Anda kerap mendapatkan siaran pers restoran atau brand kuliner lainnya. Press release seperti apakah yang membuat Anda dan food writer lainnya tertarik untuk menggali lebih lanjut?
“Siaran pers yang memiliki judul menarik sudah menang satu poin.
“Pastikan siaran pers jelas, ringkas, dan relevan. Selalu sertakan link untuk mengakses foto-foto atau video-video di dalamnya untuk memudahkan editor.
Baca juga: Bagaimana Alfida Febrianna Memilih Siaran Pers untuk Diterbitkan
“Yang kerap saya jumpai adalah rilis dikirim secara massal tanpa memperhatikan media penerimanya.
“Tentu ini akan otomatis masuk ke folder Junk, ya.
“Pastikan siaran pers tepat sasaran dan tawarkan kesempatan untuk interview eksklusif, misalnya. Ini akan lebih menarik perhatian para editor.”
Bagaimanakah PR agency sebaiknya mendekati Anda jika mereka ingin menawarkan konten?
“Tidak kenal maka tidak sayang. Kenalan dulu saja, bisa offline atau online.
“Saya pribadi suka bila mendapat siaran pers yang berupa rekapan.
“Misalnya: PR agency mengirimkan satu siaran pers tentang seluruh update dari klien mereka selama tiga bulan ke depan.

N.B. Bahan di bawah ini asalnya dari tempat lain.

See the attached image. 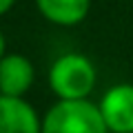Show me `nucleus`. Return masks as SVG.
I'll list each match as a JSON object with an SVG mask.
<instances>
[{"mask_svg":"<svg viewBox=\"0 0 133 133\" xmlns=\"http://www.w3.org/2000/svg\"><path fill=\"white\" fill-rule=\"evenodd\" d=\"M47 80L58 100H87L98 84V71L84 53L69 51L53 60Z\"/></svg>","mask_w":133,"mask_h":133,"instance_id":"1","label":"nucleus"},{"mask_svg":"<svg viewBox=\"0 0 133 133\" xmlns=\"http://www.w3.org/2000/svg\"><path fill=\"white\" fill-rule=\"evenodd\" d=\"M42 133H109L100 107L87 100H58L42 115Z\"/></svg>","mask_w":133,"mask_h":133,"instance_id":"2","label":"nucleus"},{"mask_svg":"<svg viewBox=\"0 0 133 133\" xmlns=\"http://www.w3.org/2000/svg\"><path fill=\"white\" fill-rule=\"evenodd\" d=\"M111 133H133V84L120 82L102 93L98 102Z\"/></svg>","mask_w":133,"mask_h":133,"instance_id":"3","label":"nucleus"},{"mask_svg":"<svg viewBox=\"0 0 133 133\" xmlns=\"http://www.w3.org/2000/svg\"><path fill=\"white\" fill-rule=\"evenodd\" d=\"M0 133H42V118L27 98L0 95Z\"/></svg>","mask_w":133,"mask_h":133,"instance_id":"4","label":"nucleus"},{"mask_svg":"<svg viewBox=\"0 0 133 133\" xmlns=\"http://www.w3.org/2000/svg\"><path fill=\"white\" fill-rule=\"evenodd\" d=\"M36 82V66L22 53H9L0 58V95L24 98Z\"/></svg>","mask_w":133,"mask_h":133,"instance_id":"5","label":"nucleus"},{"mask_svg":"<svg viewBox=\"0 0 133 133\" xmlns=\"http://www.w3.org/2000/svg\"><path fill=\"white\" fill-rule=\"evenodd\" d=\"M36 9L51 24L76 27L89 16L91 0H36Z\"/></svg>","mask_w":133,"mask_h":133,"instance_id":"6","label":"nucleus"},{"mask_svg":"<svg viewBox=\"0 0 133 133\" xmlns=\"http://www.w3.org/2000/svg\"><path fill=\"white\" fill-rule=\"evenodd\" d=\"M14 5H16V0H0V18L5 14H9L14 9Z\"/></svg>","mask_w":133,"mask_h":133,"instance_id":"7","label":"nucleus"},{"mask_svg":"<svg viewBox=\"0 0 133 133\" xmlns=\"http://www.w3.org/2000/svg\"><path fill=\"white\" fill-rule=\"evenodd\" d=\"M7 53V38H5V33H2V29H0V58Z\"/></svg>","mask_w":133,"mask_h":133,"instance_id":"8","label":"nucleus"},{"mask_svg":"<svg viewBox=\"0 0 133 133\" xmlns=\"http://www.w3.org/2000/svg\"><path fill=\"white\" fill-rule=\"evenodd\" d=\"M109 133H111V131H109Z\"/></svg>","mask_w":133,"mask_h":133,"instance_id":"9","label":"nucleus"}]
</instances>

“Itu memudahkan editor untuk mencari berita yang diperlukan dan kesempatan untuk masuk ke editorial calendar suatu media akan menjadi lebih tinggi.”
Baca juga: PR Agency Membantu Liputan Leo Galuh Selama Memenuhi Syarat-syarat Ini
Wawancara dengan Eve Tedja dilakukan pada Minggu, 5 Mei 2024. Percakapan ini telah diedit agar lebih ringkas.